晚風靜靜地吹,拂到人臉上清涼清涼的,在這深山巨穀中仍帶了幾分冷意。就算是夏天的風,在大吹過大地萬物的時候,也總有那麽些地方不會變得溫暖。

許是由於這個原因,也可能是為了防著些野獸,趙昂在地上生了一堆小小柴火,也在風中搖曳出些火星子,飄到低空中。恍然一看,還真像是一直兩隻飛舞著的螢火蟲,不過就是這時間太短了些,還沒看夠呢,就幻滅了。

林又寒傻傻地盯著火星,時間久了又把目光移到騰起的火苗上,平靜的雙眼中映照出的,是一簇躍動的火苗。一動一靜,眼前還有縷縷的青煙,耳邊不絕的是“劈啪劈啪”的幹柴迸裂聲。

“喝水。”駱猗將一個竹筒塞到林又寒手裏,順勢坐到她身邊緊挨著。

打開塞子,唇角還沒得到山泉水的滋潤呢,一股竹子的清香就撲鼻而來。

“這水好喝嗎?”

“嗯。”林又寒淡淡作答,還在喝呢,這應答聲從竹筒裏彈出來,帶著點沉悶。

林又寒抱著竹筒,翻看著它道:“你有沒有覺得,我們兩個的觀念好像越走越遠了。”說完又轉過身,微抿著唇,平靜地看著駱猗,像是一汪潭水,無波無瀾。

駱猗自是笑笑,露出些潔白的牙,並不很是放在心上,隻說:“你指那幾個人?”又望著看不見星空的蔭蔽的天,“你不殺他,他就殺你,戰場上是沒有你我之分的,隻有成敗。”

“可是也不必趕盡殺絕,我都已經製止他們了。”

“不會的。等他們反應過來,就又會來殺你,我一定不準,所以我會對他們下手。可若我隻是廢去他們的武功、雙手或是雙腿,他們不僅不會覺得逃過一劫,反而變本加厲地教導他們的子孫,讓他們深深記住這仇恨。那樣,就無休無止了。與其這樣,還不如來得幹脆利落些。”

林又寒聽完,還想辯駁些什麽,卻又想不出理由。

駱猗繼續問道:“你殺過人嗎?他們傷害你的時候,你就沒想過趕盡殺絕?就像那……”駱猗話到嘴邊又咽了回去,就像那天你在小巷子裏,對著一位老婦,直抽打過去的,是碎魂。

駱猗的話又回**在林又寒腦海裏,然後看著他,很認真:“殺過。
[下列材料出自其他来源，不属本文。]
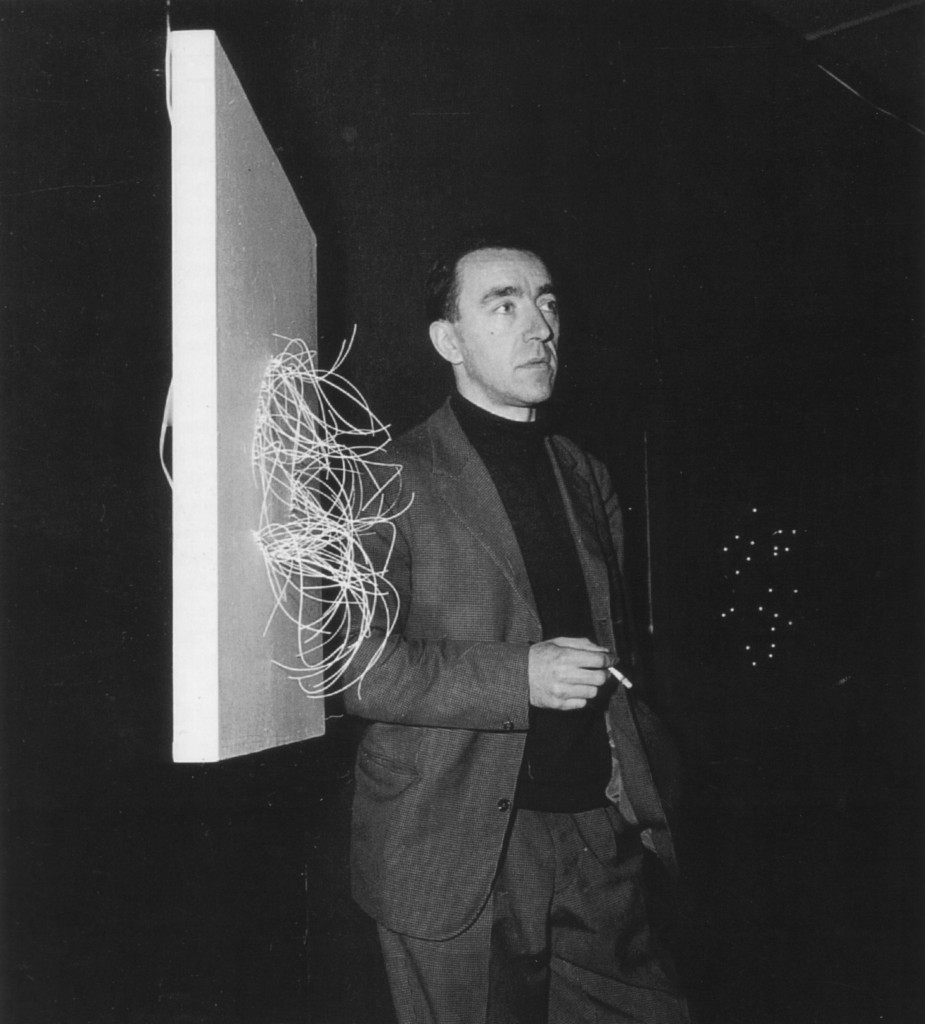 Pol Bury at the exhibition entitled Pol Bury. Ponctuations érectiles et molles, Smith Gallery, Brussels, 1961, photographer unknown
那天一不小心被星夏士兵包圍,他們想殺我。所以,我也用碎魂,殺了他們。可笑的是,第一次殺人,我竟沒有一點兒緊張,嗬——”

林又寒嗤笑出聲,自嘲。

是這個嗎?駱猗突然有一種異樣的感覺。突然隻手撐臉,以回避一些林又寒的視線,該是覺得羞愧了。

“還有就是那次,那個劉河,我是真的想要弄死他,一擊斃命!”

駱猗聞言,立即轉過頭來,認認真真地看著林又寒,她眉頭緊皺,牙也咬起來,還不是因為那個人栽贓陷害,冤枉了自己。

林又寒在心裏譏諷自己的可笑,人都已經殺過了,現在探討這些,隻會讓人覺得故作清高。